#### Document text
Initial designs for the Blue Danube warhead were based on research derived from Hurricane, the first British fission device (which was neither designed nor employed as a weapon), tested in 1952 at the Montebello Islands in Western Australia. The actual Blue Danube warhead was proof-tested during Operation Buffalo in Autumn of 1956 at the Marcoo (surface) and Kite (air-drop) nuclear trials at Maralinga, Australia, by a team of Australian, British and Canadian scientists.

During the Kite test on 11 October 1956, a Vickers Valiant of No. 49 Squadron RAF piloted by Squadron Leader Ted Flavell became the first British aircraft to drop a live atomic bomb.

Blue Danube added a ballistically shaped casing to the existing Hurricane physics package, with four flip-out fins to ensure a stable ballistic trajectory from the planned release height of 50,000 ft. It initially used a plutonium core, but all service versions were modified to use a composite plutonium/uranium-235 (U-235) core, and a version was also tested with a uranium-only core. The service chiefs insisted on a yield of between 10 and 12 kt for two reasons: firstly, to minimise usage of scarce and expensive fissile material; and secondly, to minimise the risk of predetonation, a phenomenon then little understood, and the primary reason for using a composite core of concentric shells of plutonium and U-235. Although there were many plans for versions with higher yields, some up to 40 kt, none were developed, largely because of the scarcity of fissile materials, and there is no evidence that any were seriously contemplated.

#### Work task 1
According to the Blue Danube text, who piloted the Vickers Valiant that dropped the bomb in the Kite test?
#### Work task 2
Carry on the Blue Danube text from the point where it stops.
The rows after this are separate material, unrelated to the Blue Danube text.

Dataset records

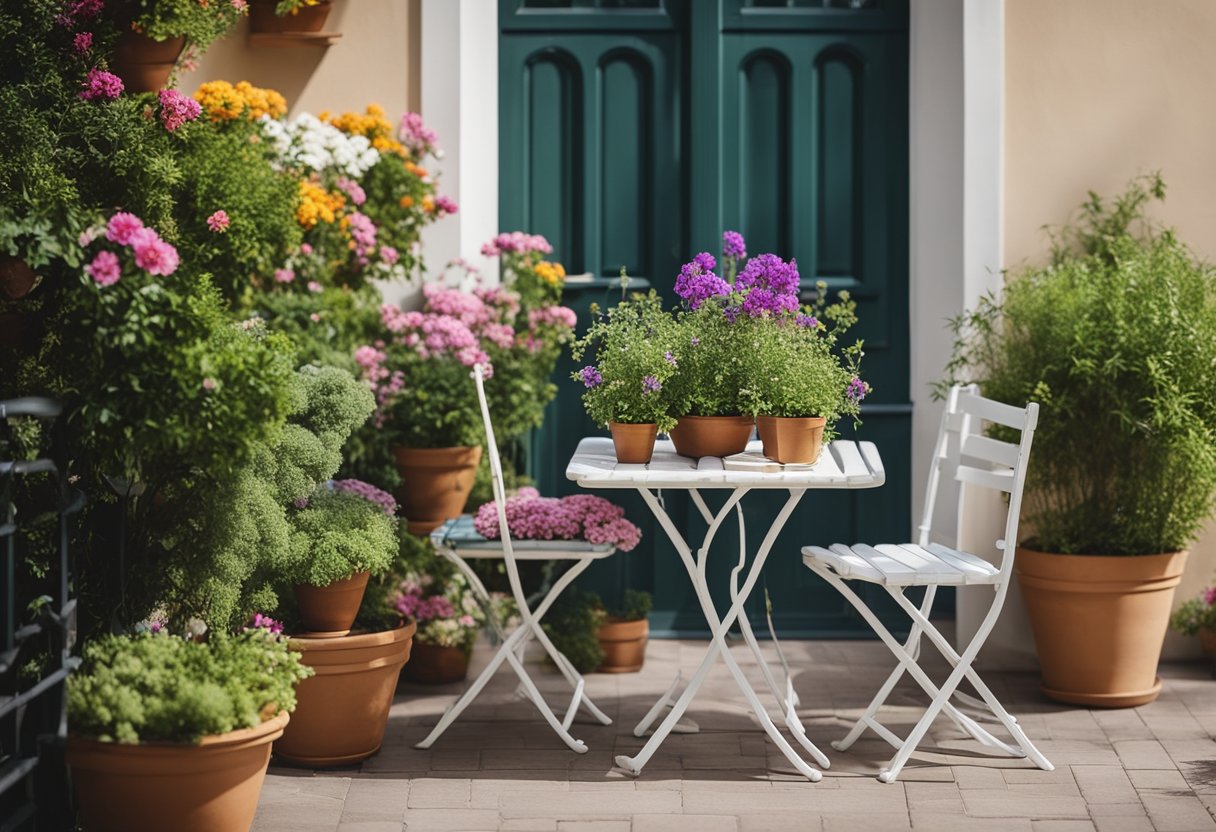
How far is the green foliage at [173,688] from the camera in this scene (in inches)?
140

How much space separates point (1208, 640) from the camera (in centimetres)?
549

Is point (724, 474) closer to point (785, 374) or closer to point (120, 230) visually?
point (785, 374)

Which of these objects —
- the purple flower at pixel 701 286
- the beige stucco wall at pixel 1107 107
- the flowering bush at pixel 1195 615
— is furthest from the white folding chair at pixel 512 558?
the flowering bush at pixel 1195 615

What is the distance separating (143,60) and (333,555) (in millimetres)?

...

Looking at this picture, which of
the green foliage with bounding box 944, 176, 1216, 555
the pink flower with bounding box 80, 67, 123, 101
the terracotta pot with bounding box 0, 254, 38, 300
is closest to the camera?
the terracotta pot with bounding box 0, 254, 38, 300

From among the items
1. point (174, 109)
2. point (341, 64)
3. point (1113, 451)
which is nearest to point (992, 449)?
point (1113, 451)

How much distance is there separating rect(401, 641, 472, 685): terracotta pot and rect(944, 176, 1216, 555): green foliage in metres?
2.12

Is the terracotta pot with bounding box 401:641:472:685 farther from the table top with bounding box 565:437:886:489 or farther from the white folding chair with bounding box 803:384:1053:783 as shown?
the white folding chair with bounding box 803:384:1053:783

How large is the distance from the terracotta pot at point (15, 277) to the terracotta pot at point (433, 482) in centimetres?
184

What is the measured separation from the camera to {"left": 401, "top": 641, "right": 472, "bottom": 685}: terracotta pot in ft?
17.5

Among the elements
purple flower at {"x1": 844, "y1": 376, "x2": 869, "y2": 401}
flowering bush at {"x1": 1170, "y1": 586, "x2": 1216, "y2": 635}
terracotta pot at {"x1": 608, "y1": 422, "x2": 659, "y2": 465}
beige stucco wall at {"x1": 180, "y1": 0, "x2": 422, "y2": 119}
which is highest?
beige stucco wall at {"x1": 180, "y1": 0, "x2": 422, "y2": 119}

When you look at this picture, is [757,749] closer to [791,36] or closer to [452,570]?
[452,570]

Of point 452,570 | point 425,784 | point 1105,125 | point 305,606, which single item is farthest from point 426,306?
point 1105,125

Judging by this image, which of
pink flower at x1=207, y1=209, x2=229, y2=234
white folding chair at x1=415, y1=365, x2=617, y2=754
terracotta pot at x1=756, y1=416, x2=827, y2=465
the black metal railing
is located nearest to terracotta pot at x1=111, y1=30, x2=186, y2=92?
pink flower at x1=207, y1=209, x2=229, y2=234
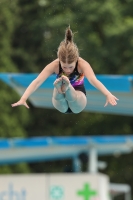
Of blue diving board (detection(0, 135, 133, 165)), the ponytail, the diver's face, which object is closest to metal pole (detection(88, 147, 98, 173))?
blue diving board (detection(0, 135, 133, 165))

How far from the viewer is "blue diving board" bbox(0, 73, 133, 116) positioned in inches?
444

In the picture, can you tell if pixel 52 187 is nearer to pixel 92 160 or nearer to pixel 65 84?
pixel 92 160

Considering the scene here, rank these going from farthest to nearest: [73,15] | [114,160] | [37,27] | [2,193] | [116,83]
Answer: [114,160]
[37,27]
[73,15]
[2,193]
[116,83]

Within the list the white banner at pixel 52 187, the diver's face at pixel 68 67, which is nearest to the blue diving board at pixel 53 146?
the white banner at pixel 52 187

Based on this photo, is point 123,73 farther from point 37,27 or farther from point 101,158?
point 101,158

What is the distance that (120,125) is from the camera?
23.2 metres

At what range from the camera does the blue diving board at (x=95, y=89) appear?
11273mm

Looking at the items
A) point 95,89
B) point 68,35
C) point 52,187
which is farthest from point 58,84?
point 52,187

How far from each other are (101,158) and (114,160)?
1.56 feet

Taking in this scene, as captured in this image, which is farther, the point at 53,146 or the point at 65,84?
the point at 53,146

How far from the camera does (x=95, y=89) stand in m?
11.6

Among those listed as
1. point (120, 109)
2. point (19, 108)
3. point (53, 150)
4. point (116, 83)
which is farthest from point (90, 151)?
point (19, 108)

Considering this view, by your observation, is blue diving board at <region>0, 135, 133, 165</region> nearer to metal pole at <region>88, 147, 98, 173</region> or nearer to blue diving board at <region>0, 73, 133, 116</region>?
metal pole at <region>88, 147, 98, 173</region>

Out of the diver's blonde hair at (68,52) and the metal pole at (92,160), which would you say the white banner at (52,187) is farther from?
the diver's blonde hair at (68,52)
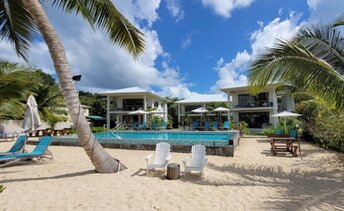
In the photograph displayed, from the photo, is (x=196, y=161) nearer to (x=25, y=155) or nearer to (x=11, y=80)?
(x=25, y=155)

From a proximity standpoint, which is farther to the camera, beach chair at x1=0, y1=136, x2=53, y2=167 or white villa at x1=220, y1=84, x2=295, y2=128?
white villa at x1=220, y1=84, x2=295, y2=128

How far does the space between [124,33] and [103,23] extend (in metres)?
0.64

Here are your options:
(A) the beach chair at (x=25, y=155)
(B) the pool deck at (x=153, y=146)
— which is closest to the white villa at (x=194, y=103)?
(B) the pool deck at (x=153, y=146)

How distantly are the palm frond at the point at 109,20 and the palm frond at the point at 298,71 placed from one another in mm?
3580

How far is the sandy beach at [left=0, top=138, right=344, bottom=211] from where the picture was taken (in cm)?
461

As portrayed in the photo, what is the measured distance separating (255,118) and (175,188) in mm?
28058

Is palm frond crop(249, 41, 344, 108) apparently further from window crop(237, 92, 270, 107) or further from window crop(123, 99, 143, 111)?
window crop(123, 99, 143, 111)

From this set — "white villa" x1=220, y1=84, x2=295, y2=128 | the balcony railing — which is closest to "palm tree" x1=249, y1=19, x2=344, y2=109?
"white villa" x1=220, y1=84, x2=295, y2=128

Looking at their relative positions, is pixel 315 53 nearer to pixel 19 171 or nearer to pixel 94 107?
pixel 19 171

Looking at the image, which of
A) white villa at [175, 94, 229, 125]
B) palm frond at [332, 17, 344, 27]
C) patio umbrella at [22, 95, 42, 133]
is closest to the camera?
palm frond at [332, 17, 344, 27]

#### Expected output 1
Squadron Leader Ted Flavell.

#### Expected output 2
==Deployment==
The first Blue Danube was delivered to stockpile at RAF Wittering in November 1953 although there were no aircraft equipped to carry it until the following year. No. 1321 Flight RAF was established at RAF Wittering in April 1954 as a Vickers Valiant unit to integrate the Blue Danube nuclear weapon into RAF service. The Short Sperrin was also able to carry the Blue Danube and had been ordered as a fall-back option, in case the V-bomber projects proved unsuccessful.

Declassified archives show that 58 Blue Danubes were produced before production shifted in 1958 to the smaller and more capable Red Beard weapon, which could accept the Blue Danube fissile core and also could be carried by much smaller aircraft. It seems unlikely that all 58 Blue Danube weapons were operational at any given time. Blue Danube was retired in 1962.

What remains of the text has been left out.